羽聰陷入沉思,他的這個猜想不無道理,而且很現實,憶夢樹是宿夢花化成的,而那朵宿夢花乃是他對她的執念在夢境之中所生的存在,可以讓他們的意識連接在一起,如果藉助宿夢花的力量,他確實可以看到那虛幻夢境之中的景象。
空!
忽然,羽聰只覺得身體一痛,那是靈魂深處瀰漫出來的疼痛,有什麼力量在吞噬撕裂他的神魂。
他內心一震,大約算來,來到這裡已經有將近一百多天,他外界的身體已經開始承受不住那法則領域的侵蝕了!
“相公……怎麼了?”
女子感覺到了他身體在顫抖,以爲他身上的傷勢又復發了。
“沒事……”
他強忍着沒有在她面前表現出來,但是臉色很難看,緊緊繃着,看來他的神魂已經堅持不了多久。
她的問題似乎都已經解決了,可是她什麼時候才能真正醒來呢?
一隻白皙的玉手伸出來,在他緊皺起來的眉心間輕輕揉動,溫暖而柔軟,他緊繃着的臉面也逐漸放鬆下來。
有一股力量在他身上流動,讓他的身體平復下來。
那女子看着他,眸光寧靜,平淡的臉色帶着一絲柔和的微笑。
羽聰忽然覺得她有些變了。
熟悉之中帶着陌生,那陌生是以前的熟悉。
“芷柔……”
“嗯?”
“你有沒有想起一些什麼?”
情況不容樂觀,他不知道自己會不會突然消失,於是直接問道,而且,他並沒有打算要滿她什麼,就算沒有這一遭事情,他也會這樣問,因爲這是他跟她相處的方式。
沒有什麼需要欺瞞或者太過在意的。
“相公指的是什麼?”
女子擡起眼睛,星眸明亮,晶瑩閃爍。
他沉思一會兒,“比如……當時鬼影組織的老者問我的來歷的時候,你那時候是怎麼想的?”
空氣沉默了許久。
羽聰在想事情,也沒有太過注意。
女子靠在他的身上,臉貼在他的懷裡,一雙白皙的玉手放在他的心口處,晶瑩剔透的玉指輕輕劃過。
“相公,心跳得有些快。
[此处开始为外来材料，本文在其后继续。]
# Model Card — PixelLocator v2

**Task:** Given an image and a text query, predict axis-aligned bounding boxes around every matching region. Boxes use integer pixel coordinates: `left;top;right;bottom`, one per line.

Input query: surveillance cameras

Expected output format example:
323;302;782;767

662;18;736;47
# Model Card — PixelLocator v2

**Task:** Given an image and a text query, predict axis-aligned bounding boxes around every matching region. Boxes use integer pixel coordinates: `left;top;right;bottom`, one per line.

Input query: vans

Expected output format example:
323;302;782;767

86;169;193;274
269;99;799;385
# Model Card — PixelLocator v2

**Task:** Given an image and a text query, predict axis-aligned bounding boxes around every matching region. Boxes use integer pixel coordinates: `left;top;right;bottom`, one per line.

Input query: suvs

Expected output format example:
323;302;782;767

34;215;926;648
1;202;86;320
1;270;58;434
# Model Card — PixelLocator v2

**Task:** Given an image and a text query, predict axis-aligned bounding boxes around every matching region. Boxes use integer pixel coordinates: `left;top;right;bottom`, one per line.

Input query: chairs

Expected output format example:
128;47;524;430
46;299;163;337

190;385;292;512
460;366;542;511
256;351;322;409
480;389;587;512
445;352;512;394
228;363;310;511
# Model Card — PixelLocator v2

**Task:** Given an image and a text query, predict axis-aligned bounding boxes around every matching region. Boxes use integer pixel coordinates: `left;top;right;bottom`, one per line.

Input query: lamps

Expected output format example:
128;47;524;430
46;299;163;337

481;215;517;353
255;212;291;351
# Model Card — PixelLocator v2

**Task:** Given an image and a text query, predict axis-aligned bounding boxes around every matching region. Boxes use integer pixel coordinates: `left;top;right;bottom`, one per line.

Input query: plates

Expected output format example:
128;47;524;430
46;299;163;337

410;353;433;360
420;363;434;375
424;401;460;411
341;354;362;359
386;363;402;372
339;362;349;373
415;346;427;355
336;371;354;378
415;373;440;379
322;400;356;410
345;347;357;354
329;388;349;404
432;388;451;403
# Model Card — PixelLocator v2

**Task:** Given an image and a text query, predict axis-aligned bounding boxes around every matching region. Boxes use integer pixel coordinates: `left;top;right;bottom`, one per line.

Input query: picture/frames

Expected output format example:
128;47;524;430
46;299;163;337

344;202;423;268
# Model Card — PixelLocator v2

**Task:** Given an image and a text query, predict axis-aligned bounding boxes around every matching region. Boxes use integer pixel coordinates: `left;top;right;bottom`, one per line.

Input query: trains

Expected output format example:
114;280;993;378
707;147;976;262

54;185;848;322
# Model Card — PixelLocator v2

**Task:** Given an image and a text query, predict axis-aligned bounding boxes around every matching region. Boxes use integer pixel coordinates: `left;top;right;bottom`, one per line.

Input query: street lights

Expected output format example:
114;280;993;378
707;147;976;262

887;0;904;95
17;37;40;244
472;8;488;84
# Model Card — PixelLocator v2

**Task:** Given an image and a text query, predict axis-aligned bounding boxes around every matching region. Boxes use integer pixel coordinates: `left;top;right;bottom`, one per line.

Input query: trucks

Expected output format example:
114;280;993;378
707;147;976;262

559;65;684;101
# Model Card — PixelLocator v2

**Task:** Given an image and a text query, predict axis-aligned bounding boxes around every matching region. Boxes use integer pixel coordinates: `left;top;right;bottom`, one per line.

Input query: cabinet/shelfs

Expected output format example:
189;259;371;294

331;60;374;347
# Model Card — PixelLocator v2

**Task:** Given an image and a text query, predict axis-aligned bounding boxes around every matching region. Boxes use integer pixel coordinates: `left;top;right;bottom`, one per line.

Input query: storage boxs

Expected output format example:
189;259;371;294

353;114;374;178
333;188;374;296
”
“嗯?”
羽聰回過神來,不知道她說的是現在還是那時候,那時候,他心跳得確實很快,因爲很緊張,對手是鬼影組織的大鬼,一個刺殺過無數天驕的殺手之王,只要她在心神上露出一點的破綻對方便可以將他擊殺。
可是她並沒有,即便是一絲的猜忌或是惘神都沒有。
那時候他的心跳也只有她才能夠清楚感受到,因爲那時候他們的心是貼在一起的。
“相公~”
她還是喜歡把他的稱呼拉得很長,酥軟酥軟的,最好纏綿不斷。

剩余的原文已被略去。